* START Source extract *

Too Late for Poetry?

Never Too Late for Poetry
On the eve of National Poetry Month, March 31, I led a workshop on How to Read a Poem at Highland Community College in Freeport, IL.

For an hour, several dozen students and guests from the community came to engage in “holding [a poem] to the light like a color slide.”

First we held actual photographic slides from the 1970s (younger attendees had never seen them) up to the library’s florescent ceiling lamps. Then we took a stanza of a poem into our hands and gazed at it in the same way, turning it slowly and carefully, so that our senses, memories, and emotions illuminated the colors. The real details in the lines combined with our personal lenses created several dozen visions of the poem.

After the presentation, a woman from the audience came to speak with me. “I never knew,” she said, “that this could be done. My whole life, I thought there was just one right answer to a poem, and I was never smart enough to find it.”

She was around seventy years old.

* END Source extract *

#### Aim 1
Rewrite the rows from the line with "From the group" through the end of the rows, replacing "farthest" with "most distant" and leaving everything else as it is.

* START Records for processing *

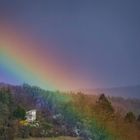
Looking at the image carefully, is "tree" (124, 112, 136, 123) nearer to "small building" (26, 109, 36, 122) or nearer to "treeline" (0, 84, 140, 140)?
"treeline" (0, 84, 140, 140)

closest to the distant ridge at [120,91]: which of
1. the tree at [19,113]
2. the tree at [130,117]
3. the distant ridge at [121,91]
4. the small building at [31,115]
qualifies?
the distant ridge at [121,91]

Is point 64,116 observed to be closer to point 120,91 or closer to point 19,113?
point 19,113

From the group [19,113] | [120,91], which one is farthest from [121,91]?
[19,113]

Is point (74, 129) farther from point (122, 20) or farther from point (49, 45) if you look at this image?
point (122, 20)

* END Records for processing *

#### Aim 2
From the post about the poetry workshop, copy the passage from "After the presentation, a" to "seventy years old." word for word.

#### Worked answer 1
From the group [19,113] | [120,91], which one is most distant from [121,91]?
[19,113]

Is point (74, 129) farther from point (122, 20) or farther from point (49, 45) if you look at this image?
point (122, 20)

#### Worked answer 2
After the presentation, a woman from the audience came to speak with me. “I never knew,” she said, “that this could be done. My whole life, I thought there was just one right answer to a poem, and I was never smart enough to find it.”

She was around seventy years old.